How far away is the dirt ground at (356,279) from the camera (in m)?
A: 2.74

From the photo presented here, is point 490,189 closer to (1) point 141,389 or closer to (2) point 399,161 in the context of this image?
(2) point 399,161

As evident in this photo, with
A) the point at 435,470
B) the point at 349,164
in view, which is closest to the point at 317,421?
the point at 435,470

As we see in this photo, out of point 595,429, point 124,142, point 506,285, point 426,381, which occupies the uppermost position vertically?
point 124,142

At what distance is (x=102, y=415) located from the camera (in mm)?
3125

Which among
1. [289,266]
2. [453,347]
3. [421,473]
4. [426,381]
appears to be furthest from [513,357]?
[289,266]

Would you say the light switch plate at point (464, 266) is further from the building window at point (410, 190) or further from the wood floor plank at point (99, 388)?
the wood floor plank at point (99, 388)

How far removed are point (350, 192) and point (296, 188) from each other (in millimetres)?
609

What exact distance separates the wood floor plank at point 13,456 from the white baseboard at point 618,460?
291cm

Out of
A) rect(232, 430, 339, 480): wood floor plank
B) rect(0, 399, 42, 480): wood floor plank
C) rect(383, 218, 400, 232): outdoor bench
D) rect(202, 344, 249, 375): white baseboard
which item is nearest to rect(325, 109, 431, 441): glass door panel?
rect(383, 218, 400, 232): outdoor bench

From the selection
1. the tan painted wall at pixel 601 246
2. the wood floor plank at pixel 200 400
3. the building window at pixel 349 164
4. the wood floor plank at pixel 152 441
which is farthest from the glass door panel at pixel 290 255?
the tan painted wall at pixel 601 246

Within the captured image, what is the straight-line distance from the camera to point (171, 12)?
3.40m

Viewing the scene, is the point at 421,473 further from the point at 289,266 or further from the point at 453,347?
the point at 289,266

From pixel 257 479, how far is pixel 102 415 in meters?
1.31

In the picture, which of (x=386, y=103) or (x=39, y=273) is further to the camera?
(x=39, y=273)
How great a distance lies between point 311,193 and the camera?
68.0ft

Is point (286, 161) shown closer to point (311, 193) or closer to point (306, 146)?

* _Exercise requirements_:
Each record must be returned exactly as it is written.

* _Answer to the task_:
How far away is the dirt ground at (356,279) from the camera (in m)?
A: 2.74

From the photo presented here, is point 490,189 closer to (1) point 141,389 or closer to (2) point 399,161 in the context of this image?
(2) point 399,161

As evident in this photo, with
A) the point at 435,470
B) the point at 349,164
in view, which is closest to the point at 317,421?
the point at 435,470

As we see in this photo, out of point 595,429, point 124,142, point 506,285, point 426,381, which occupies the uppermost position vertically?
point 124,142

At what distance is (x=102, y=415) located from the camera (in mm)?
3125

Which among
1. [289,266]
2. [453,347]
3. [421,473]
4. [426,381]
appears to be furthest from [513,357]?
[289,266]

Would you say the light switch plate at point (464, 266) is further from the building window at point (410, 190) or further from the wood floor plank at point (99, 388)?
the wood floor plank at point (99, 388)

How far removed are point (350, 192) and point (296, 188) from each other (in millimetres)?
609

What exact distance separates the wood floor plank at point 13,456 from the white baseboard at point 618,460?
291cm

Out of
A) rect(232, 430, 339, 480): wood floor plank
B) rect(0, 399, 42, 480): wood floor plank
C) rect(383, 218, 400, 232): outdoor bench
D) rect(202, 344, 249, 375): white baseboard
which item is nearest to rect(325, 109, 431, 441): glass door panel?
rect(383, 218, 400, 232): outdoor bench

From the selection
1. the tan painted wall at pixel 601 246
2. the wood floor plank at pixel 200 400
3. the building window at pixel 349 164
4. the wood floor plank at pixel 152 441
which is farthest from the glass door panel at pixel 290 255?
the tan painted wall at pixel 601 246

Within the captured image, what is the straight-line distance from the camera to point (171, 12)?
3.40m

Viewing the scene, is the point at 421,473 further from the point at 289,266 or further from the point at 453,347?
the point at 289,266

From pixel 257 479, how far is pixel 102 415 in meters?
1.31

In the picture, which of (x=386, y=103) or (x=39, y=273) is further to the camera?
(x=39, y=273)
How great a distance lies between point 311,193 and the camera?
68.0ft

Is point (286, 161) shown closer to point (311, 193) or closer to point (306, 146)?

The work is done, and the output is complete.